• **DATA PROVIDED**:
----

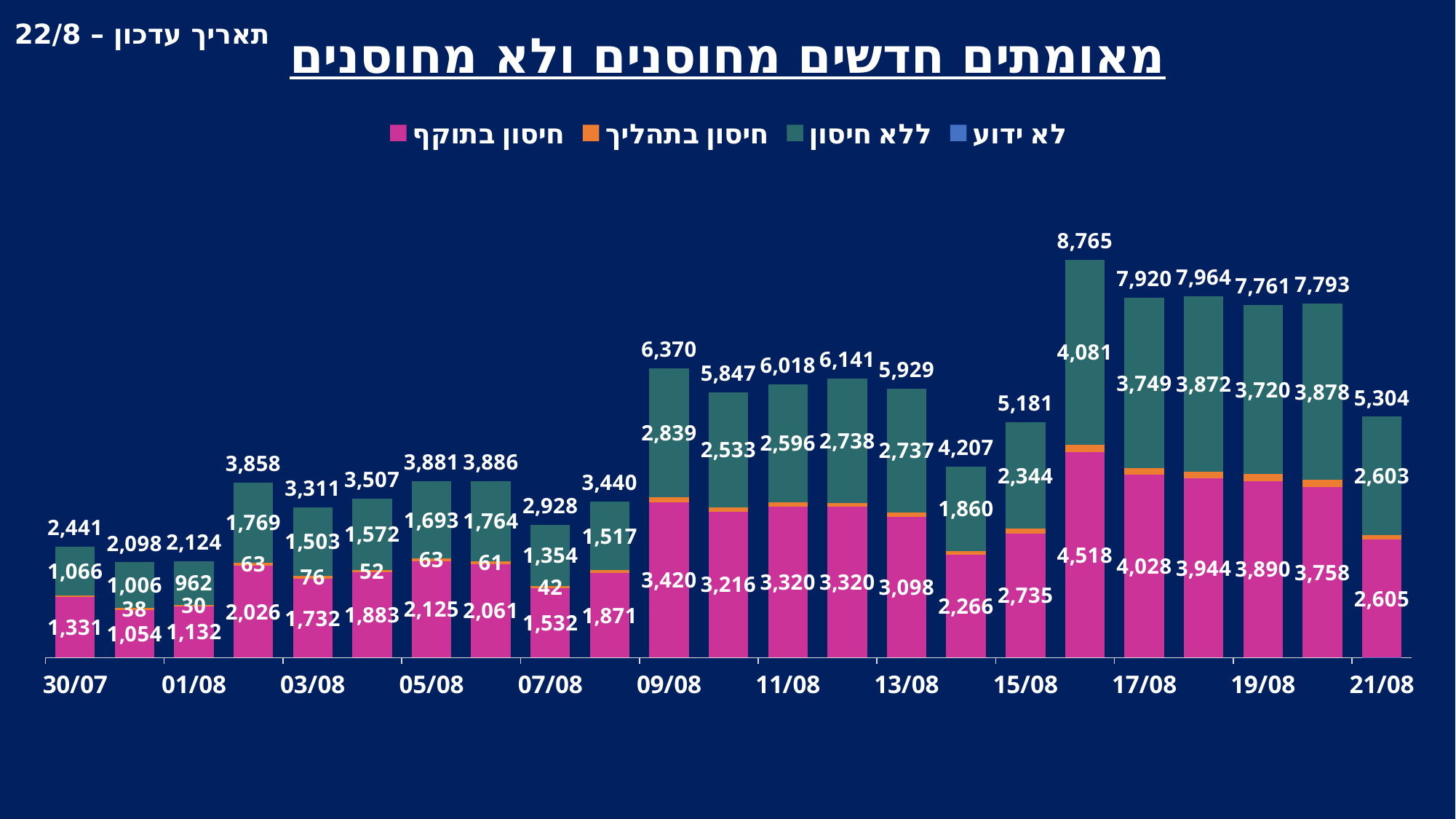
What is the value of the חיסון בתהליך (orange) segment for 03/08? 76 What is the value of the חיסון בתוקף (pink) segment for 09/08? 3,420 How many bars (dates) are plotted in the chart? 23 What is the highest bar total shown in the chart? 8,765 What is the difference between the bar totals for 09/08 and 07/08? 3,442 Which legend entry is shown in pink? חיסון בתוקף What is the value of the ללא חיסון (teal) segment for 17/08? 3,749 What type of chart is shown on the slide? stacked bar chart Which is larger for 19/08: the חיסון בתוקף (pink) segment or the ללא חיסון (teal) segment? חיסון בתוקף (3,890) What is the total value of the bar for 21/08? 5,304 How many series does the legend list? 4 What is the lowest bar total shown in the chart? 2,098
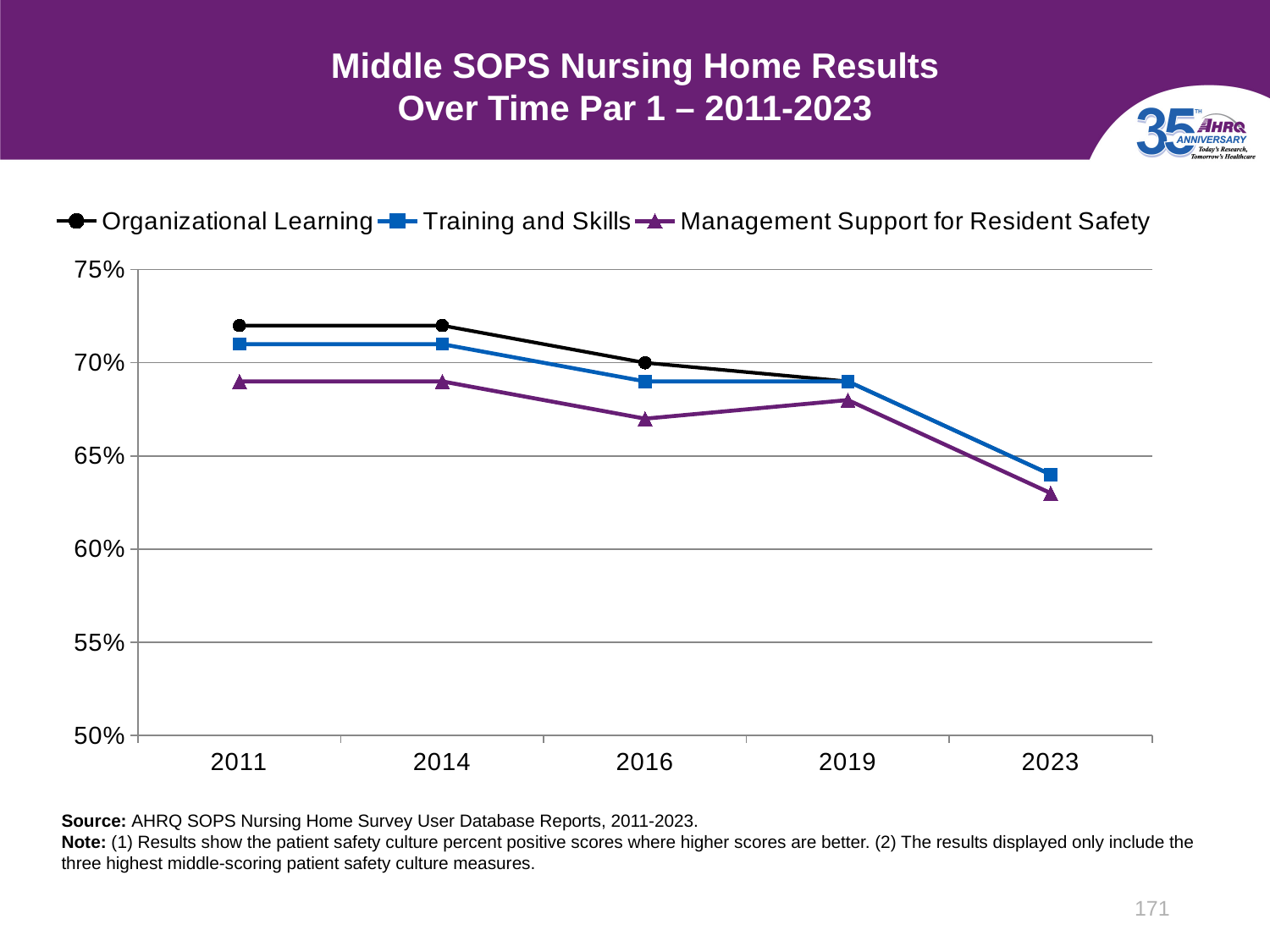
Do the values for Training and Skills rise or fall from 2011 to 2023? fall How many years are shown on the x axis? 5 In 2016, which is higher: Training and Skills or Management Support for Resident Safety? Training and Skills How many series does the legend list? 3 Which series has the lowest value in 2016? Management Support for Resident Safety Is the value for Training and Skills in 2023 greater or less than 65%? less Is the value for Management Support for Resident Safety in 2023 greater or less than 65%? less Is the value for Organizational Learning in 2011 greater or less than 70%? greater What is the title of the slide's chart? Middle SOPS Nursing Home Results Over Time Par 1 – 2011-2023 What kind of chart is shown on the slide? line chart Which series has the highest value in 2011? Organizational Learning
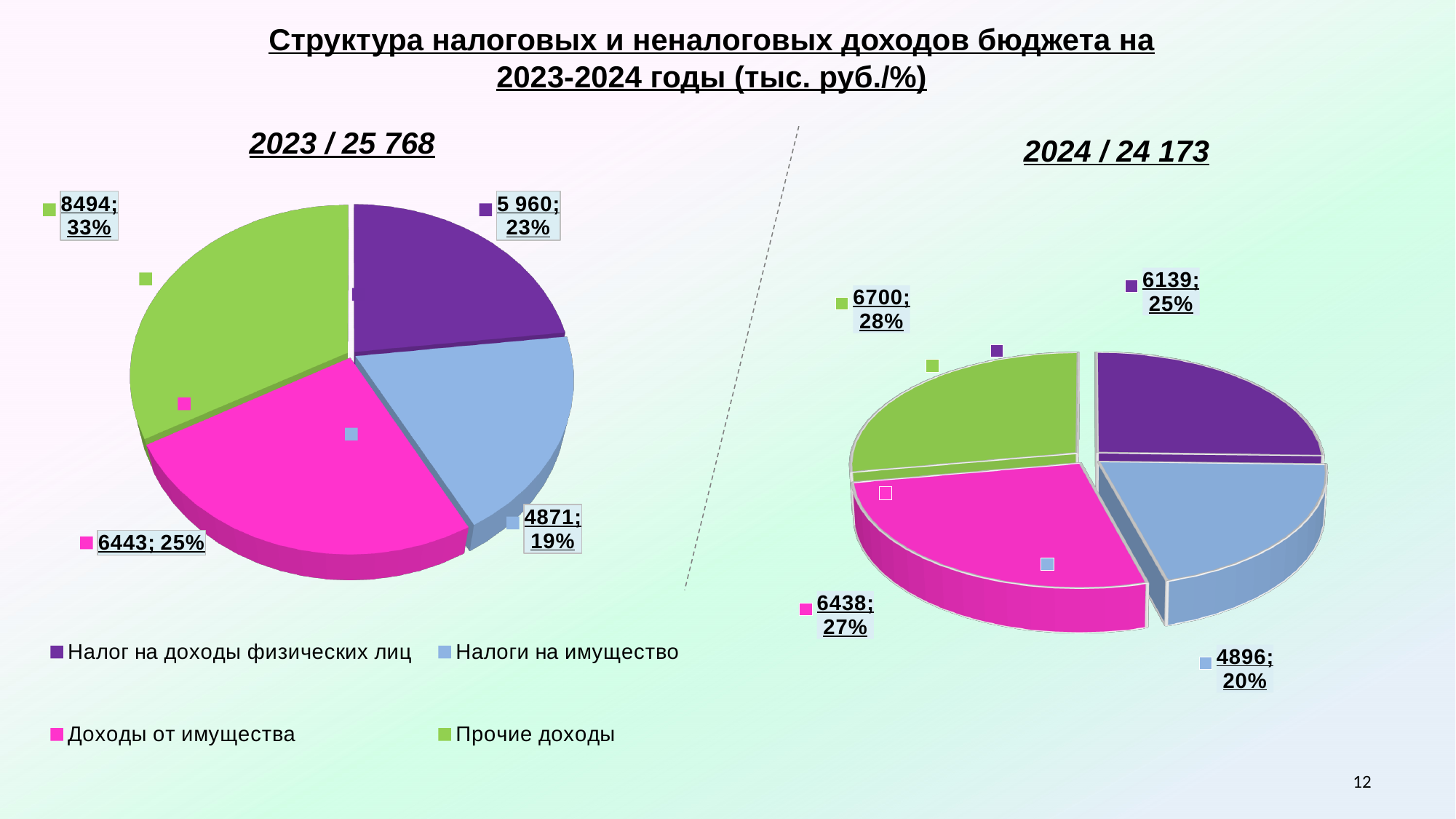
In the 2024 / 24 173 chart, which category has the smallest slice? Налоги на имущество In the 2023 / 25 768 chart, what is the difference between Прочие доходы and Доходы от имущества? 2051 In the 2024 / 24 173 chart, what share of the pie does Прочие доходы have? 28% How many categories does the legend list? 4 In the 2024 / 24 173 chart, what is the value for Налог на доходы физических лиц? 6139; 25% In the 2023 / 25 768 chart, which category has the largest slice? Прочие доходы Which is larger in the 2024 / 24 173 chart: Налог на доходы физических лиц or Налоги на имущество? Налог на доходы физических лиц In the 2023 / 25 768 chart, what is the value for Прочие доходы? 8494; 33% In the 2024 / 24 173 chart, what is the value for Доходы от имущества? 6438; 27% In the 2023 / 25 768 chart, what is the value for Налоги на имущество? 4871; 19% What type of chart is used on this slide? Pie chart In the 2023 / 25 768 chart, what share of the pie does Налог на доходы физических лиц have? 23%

----

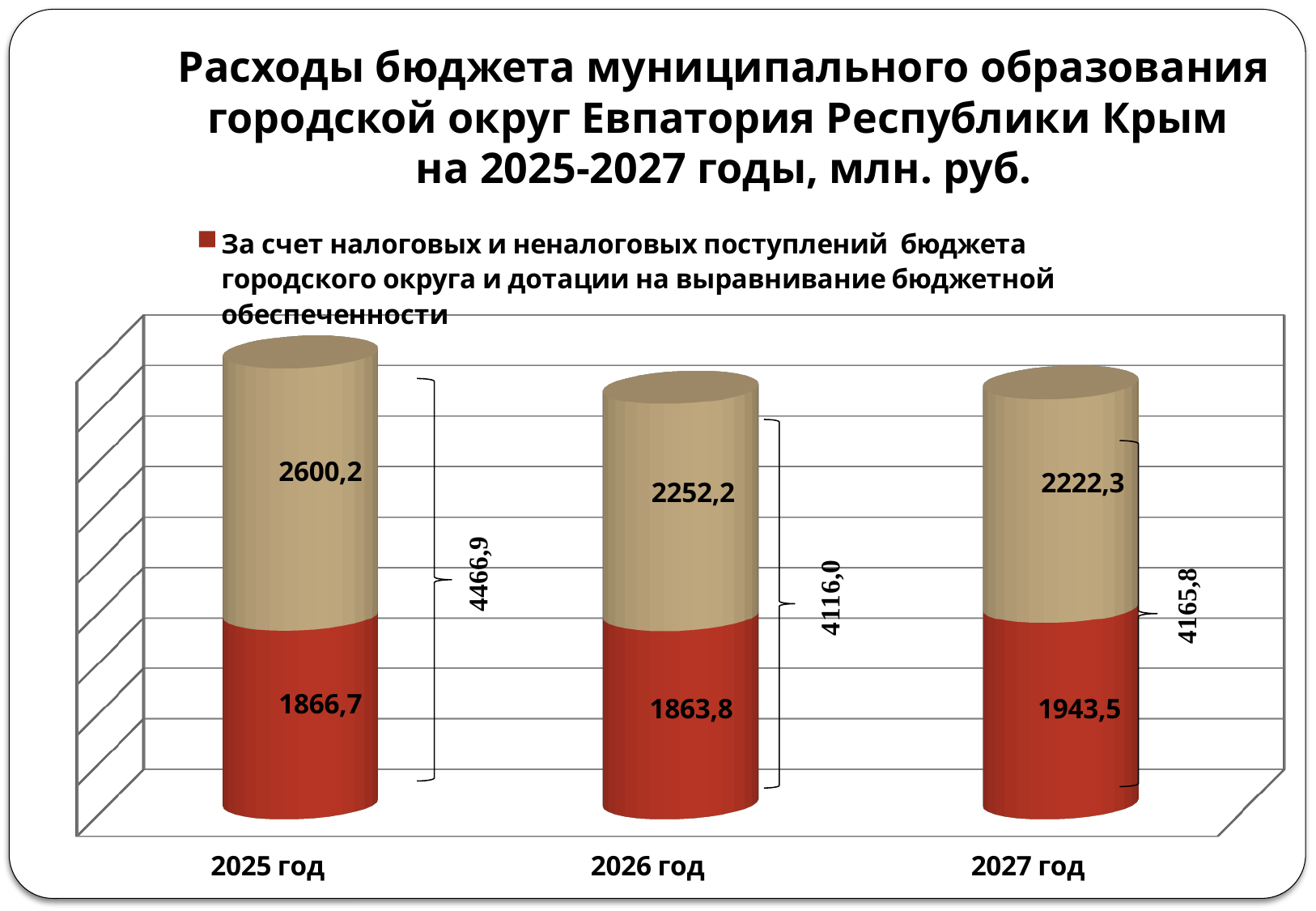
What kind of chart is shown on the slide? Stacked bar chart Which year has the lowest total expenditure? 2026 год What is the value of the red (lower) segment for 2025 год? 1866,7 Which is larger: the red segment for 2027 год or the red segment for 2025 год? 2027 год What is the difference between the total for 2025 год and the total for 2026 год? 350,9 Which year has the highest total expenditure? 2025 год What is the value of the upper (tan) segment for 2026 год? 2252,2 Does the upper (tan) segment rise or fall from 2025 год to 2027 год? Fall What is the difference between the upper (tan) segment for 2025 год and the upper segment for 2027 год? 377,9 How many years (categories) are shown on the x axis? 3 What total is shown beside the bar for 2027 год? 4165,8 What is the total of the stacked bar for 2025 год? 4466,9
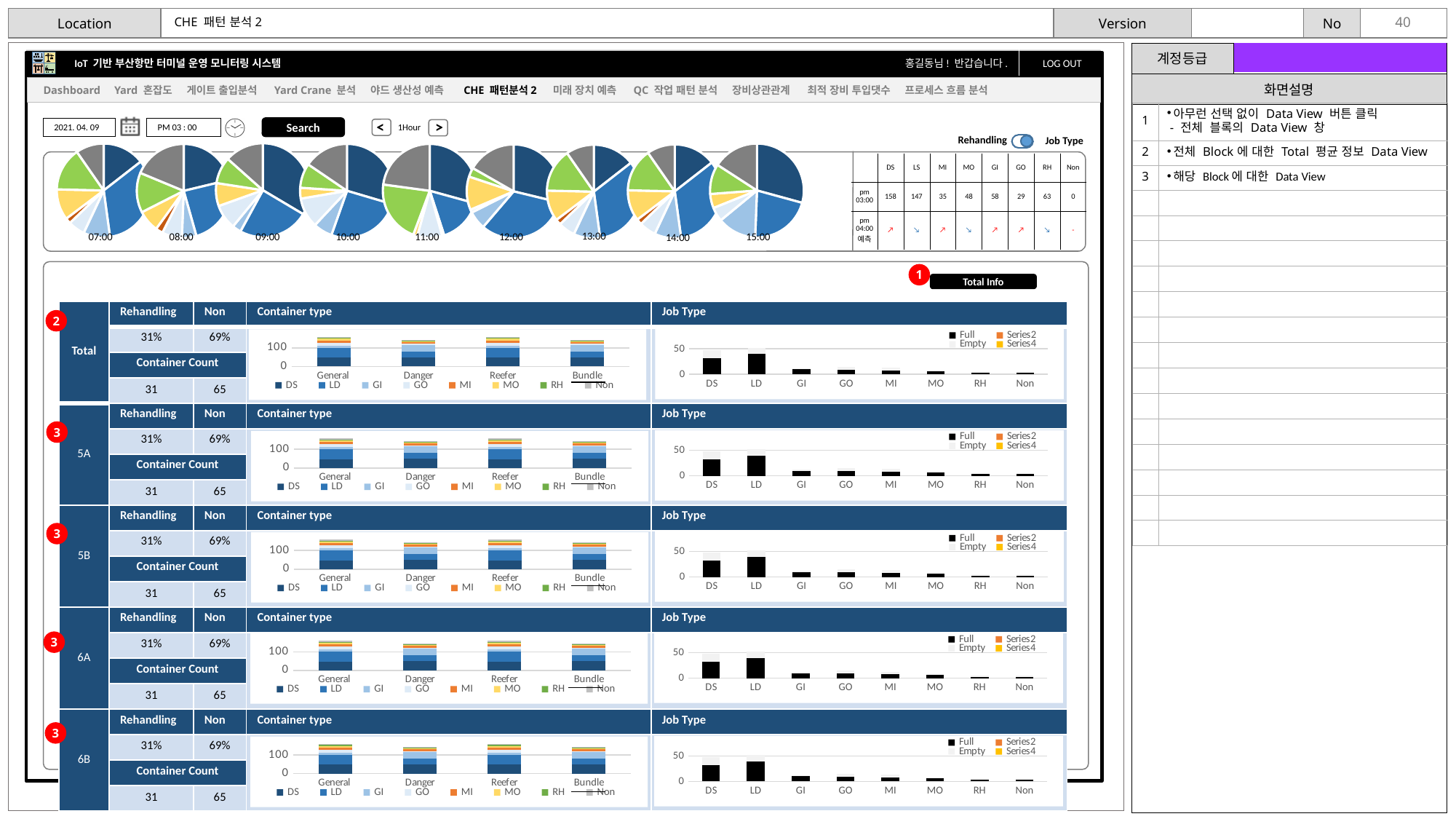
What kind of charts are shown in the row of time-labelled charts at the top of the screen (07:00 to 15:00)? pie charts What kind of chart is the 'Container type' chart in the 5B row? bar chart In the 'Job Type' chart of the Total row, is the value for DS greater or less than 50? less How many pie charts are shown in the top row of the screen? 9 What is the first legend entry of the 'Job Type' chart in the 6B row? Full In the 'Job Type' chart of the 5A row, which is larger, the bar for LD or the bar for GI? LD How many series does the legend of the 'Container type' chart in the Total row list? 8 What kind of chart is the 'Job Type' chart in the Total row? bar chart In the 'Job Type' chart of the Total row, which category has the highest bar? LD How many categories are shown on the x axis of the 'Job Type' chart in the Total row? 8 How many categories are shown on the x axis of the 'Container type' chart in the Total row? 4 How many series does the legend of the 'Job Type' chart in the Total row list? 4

----

• **WHAT THE TASK REQUIRES**: Please convert the lines starting at the one that contains "What is the value of the חיסון בתהליך" and ending at the one that contains "Do the values" into a Markdown table with the columns "Row" and "Line", numbering each row, skipping blank lines, and leaving the pictures out.

• **YOUR RESPONSE**:
| Row | Line |
|---|---|
| 1 | What is the value of the חיסון בתהליך (orange) segment for 03/08? 76 What is the value of the חיסון בתוקף (pink) segment for 09/08? 3,420 How many bars (dates) are plotted in the chart? 23 What is the highest bar total shown in the chart? 8,765 What is the difference between the bar totals for 09/08 and 07/08? 3,442 Which legend entry is shown in pink? חיסון בתוקף What is the value of the ללא חיסון (teal) segment for 17/08? 3,749 What type of chart is shown on the slide? stacked bar chart Which is larger for 19/08: the חיסון בתוקף (pink) segment or the ללא חיסון (teal) segment? חיסון בתוקף (3,890) What is the total value of the bar for 21/08? 5,304 How many series does the legend list? 4 What is the lowest bar total shown in the chart? 2,098 |
| 2 | Do the values for Training and Skills rise or fall from 2011 to 2023? fall How many years are shown on the x axis? 5 In 2016, which is higher: Training and Skills or Management Support for Resident Safety? Training and Skills How many series does the legend list? 3 Which series has the lowest value in 2016? Management Support for Resident Safety Is the value for Training and Skills in 2023 greater or less than 65%? less Is the value for Management Support for Resident Safety in 2023 greater or less than 65%? less Is the value for Organizational Learning in 2011 greater or less than 70%? greater What is the title of the slide's chart? Middle SOPS Nursing Home Results Over Time Par 1 – 2011-2023 What kind of chart is shown on the slide? line chart Which series has the highest value in 2011? Organizational Learning |